In 1818 Hegel moved to Berlin to become a professor at the University of Berlin.  Here he remained until his death in 1831.  In 1821 he published his Grundlinien der Philosophie des Rechts (Philosophy of Right).  Here Hegel was trying to demonstrate, again through his dialectical method, the path to a just political/social order.  On the one hand  society consists of laws which are necessary for the good ordering of life.  But man also possesses a free conscience and the obligation to exercise this conscience as part of his dignity.  It is in the struggle to balance the need for a legal order and a realm of responsible personal freedom that the just society emerges.  The dangers are always the emergence of not a synthesis between these two tendencies, but the victory of one tendency over the other:  a legal tyranny or an anarchy of human wilfullness.  For Hegel the closest model for an ideal state was the family and the medieval guild--there being no such just realm known to him at that time within the larger political world.  His hope was that the urge to justice was producing the very birth of such a higher political state.

His Fame Spreads

By the time of his publication of the Philosophy of Right his reputation was well established in Germany--if not also in all of Europe.  A seat in his lectures was a prized possession for any student.   Careful notes were taken of his lectures--which was where his work now was wholly contained.
His interest in the wider realm of philosophy, art, religion, science also broadened during this time.

But overall his work remained the same:  to demonstrate that history was a working out of the will of God through an ever-heightening human consciousness.  Man was moving into an era of careful human thought--motivated by a deep devotion to God.  The end product for Hegel was indeed the outworking of the Kingdom of Heaven here on earth--as the fulfilment of the promise that Jesus had made so long ago.

His Posthumous Publications

After his death in 1831 during a cholera epidemic which swept through Germany,his lecture notes were compiled into a number of publications:  Philosophy of Fine Art (1835-38), History of Philosophy (1833-36), Philosophy of Religion (1832), and Philosophy of History (1837).

 

HIS MAJOR IDEAS

"What Is Real Is Rational, and What Is Rational Is Real."

The human intellect is designed in such a way that it is able to grasp a vision of the underlying structure of reality simply through our observation and contemplation.  It is, in fact, only through such a cognitive approach to life that Reality reveals itself.  Without the conscious mind focusing on reality--for all practical purposes it has no real existence (an idea put forth strongly by Berkeley in his esse est percipi:  to be is to be perceived).

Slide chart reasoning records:
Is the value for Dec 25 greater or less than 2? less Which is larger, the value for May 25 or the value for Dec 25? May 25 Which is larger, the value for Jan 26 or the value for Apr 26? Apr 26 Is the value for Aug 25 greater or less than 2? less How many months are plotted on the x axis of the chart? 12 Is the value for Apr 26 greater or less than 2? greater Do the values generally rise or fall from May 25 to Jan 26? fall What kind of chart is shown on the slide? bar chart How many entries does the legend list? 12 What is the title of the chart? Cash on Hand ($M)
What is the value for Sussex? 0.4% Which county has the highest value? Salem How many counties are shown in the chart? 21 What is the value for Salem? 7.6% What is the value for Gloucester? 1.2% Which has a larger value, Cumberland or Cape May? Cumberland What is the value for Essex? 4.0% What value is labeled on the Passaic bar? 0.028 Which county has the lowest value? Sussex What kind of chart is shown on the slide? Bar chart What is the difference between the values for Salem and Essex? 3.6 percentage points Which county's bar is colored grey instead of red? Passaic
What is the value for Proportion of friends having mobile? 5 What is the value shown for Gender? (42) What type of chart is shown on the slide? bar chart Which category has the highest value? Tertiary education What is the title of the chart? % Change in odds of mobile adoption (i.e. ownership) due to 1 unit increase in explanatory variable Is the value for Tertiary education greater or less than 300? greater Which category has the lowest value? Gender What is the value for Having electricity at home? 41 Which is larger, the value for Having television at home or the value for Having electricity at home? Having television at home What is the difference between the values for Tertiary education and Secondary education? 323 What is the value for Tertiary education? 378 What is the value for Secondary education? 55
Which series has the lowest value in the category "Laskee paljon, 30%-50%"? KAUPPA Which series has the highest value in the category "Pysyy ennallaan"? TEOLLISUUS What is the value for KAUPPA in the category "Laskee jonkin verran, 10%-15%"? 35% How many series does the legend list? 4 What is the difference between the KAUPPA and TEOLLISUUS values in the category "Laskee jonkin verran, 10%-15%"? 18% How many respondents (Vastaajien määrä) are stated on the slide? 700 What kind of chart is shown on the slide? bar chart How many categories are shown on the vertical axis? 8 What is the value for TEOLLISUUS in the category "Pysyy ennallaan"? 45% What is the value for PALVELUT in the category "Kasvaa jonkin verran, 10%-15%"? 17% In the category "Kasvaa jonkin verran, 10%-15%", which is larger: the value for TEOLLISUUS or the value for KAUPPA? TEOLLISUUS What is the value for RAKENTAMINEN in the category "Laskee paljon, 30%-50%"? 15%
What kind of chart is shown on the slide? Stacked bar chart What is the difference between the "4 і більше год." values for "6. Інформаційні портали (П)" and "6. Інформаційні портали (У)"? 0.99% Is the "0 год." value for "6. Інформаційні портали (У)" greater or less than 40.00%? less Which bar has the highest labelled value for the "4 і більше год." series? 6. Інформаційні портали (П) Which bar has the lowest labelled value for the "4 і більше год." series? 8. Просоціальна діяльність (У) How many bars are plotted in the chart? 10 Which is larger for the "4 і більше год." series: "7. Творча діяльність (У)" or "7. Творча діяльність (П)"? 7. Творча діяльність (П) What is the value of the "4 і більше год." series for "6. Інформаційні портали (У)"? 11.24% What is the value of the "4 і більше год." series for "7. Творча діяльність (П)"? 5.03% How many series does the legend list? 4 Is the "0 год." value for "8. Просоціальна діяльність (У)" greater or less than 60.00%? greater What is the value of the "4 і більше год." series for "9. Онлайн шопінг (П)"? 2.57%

* Written task 1
Render the stretch of the records from the start through the line containing "What is the value for Sussex?" as a Markdown table, with a No. column for the row number and a Line column for the line, leaving out any blank lines.
* Written task 2
Write the next part of the text on Hegel, picking up after its final sentence.
The text on Hegel and the records are unrelated material.

* Answer area 1
| No. | Line |
|---|---|
| 1 | Is the value for Dec 25 greater or less than 2? less Which is larger, the value for May 25 or the value for Dec 25? May 25 Which is larger, the value for Jan 26 or the value for Apr 26? Apr 26 Is the value for Aug 25 greater or less than 2? less How many months are plotted on the x axis of the chart? 12 Is the value for Apr 26 greater or less than 2? greater Do the values generally rise or fall from May 25 to Jan 26? fall What kind of chart is shown on the slide? bar chart How many entries does the legend list? 12 What is the title of the chart? Cash on Hand ($M) |
| 2 | What is the value for Sussex? 0.4% Which county has the highest value? Salem How many counties are shown in the chart? 21 What is the value for Salem? 7.6% What is the value for Gloucester? 1.2% Which has a larger value, Cumberland or Cape May? Cumberland What is the value for Essex? 4.0% What value is labeled on the Passaic bar? 0.028 Which county has the lowest value? Sussex What kind of chart is shown on the slide? Bar chart What is the difference between the values for Salem and Essex? 3.6 percentage points Which county's bar is colored grey instead of red? Passaic |

* Answer area 2
What the human mind touches on when it undertakes such study of the world around us is the existence of the truly real--the structure of life that stands behind all (changing) appearances and gives things their particular characteristic shapes or physical appearances.

The Realm of the World "Spirit"

What such observation reveals to the disciplined mind is "structure."  This structure is the witness or testimony to the deeper or more transcendent existence of ideal reality.  This larger or more transcendent reality is called "God" by some.  Hegel preferred to call it "Spirit."

The Essential Unity of All Reality

Hegel felt that inquiry into the Ultimately Real would inevitably bring the student to the observation that ultimately all things are merely derivative of the one single underlying Absolute Spirit of the universe.

The Evolutionary Role of the Collective Consciousness

Hegel was deeply impressed with the fact that progress in bringing this ultimate reality to human understanding was through the study of this higher reality by many great minds over the centuries.  Each generation of thinkers had contributed to the gradual discovery of the nature or character of Ultimate Reality.  The process of bringing light to this Absolute realm of pure Idea was an evolutionary one.  Each generation built on the discoveries of the generations before it--adding to the collective human understanding of the Ultimately Real.

The Cultural Order as a Reflection of the Evolved State of This Consciousness

Hegel was particularly interested in the way in which the human vision of the Absolute came to be formulated or found representation in the particular cultural institutions of society--at various stages along the course of human history.

HIS LEGACY

German scholarship (indeed much of all European scholarship) after Hegel was fairly single-minded in this quest of an all-determining transcendent world Spirit.  Things were studied in order to draw out the hidden pattern of this Spirit--so as to enable man to work in cooperation with such divine destiny.  This was a powerful idea, affecting the new sciences of anthropology (F.M. Müller, E.B. Taylor) and sociology (E. Durkheim, M. Weber).

It also formed the underpinning of the revolutionary zeal of the young reformers of Germany, the "Young Hegelians," who interpreted Hegel's philosophy as a mandate to work with and for the World Spirit in bringing about a heightened or evolved cultural development.

This revolutionary attitude even became part of the Scientific Socialism of Karl Marx.  Marx's philosophy, though its Materialist foundations were diametrically opposed to Hegel's Idealism, was strongly influenced by Hegel's idea of a transcending principle moving through history.   In the hands of Marx, this principle directed the revolutionary course of human life, especially in the stage by stage development of the economic class-base of society.

Hegelianism also touched on group pride, as nations or classes came to see themselves as being under the special anointing of the world Spirit to take the lead to direct history into the next era.  This fed powerfully into German nationalism, with its sense of special German historical destiny.  This also fed powerfully into the working class movement which came to view the workers of the world as the true moral underpinning of the world to come.


HEGEL'S WRITINGS

  Hegel's major works or writings:

Der Geist des Christentums und sein Schicksal"
     ("The Spirit of Christianity and Its Fate") (1798?)
The Phenomenology of Mind (or Spirit) (1807)
The Objective Logic (1812-13)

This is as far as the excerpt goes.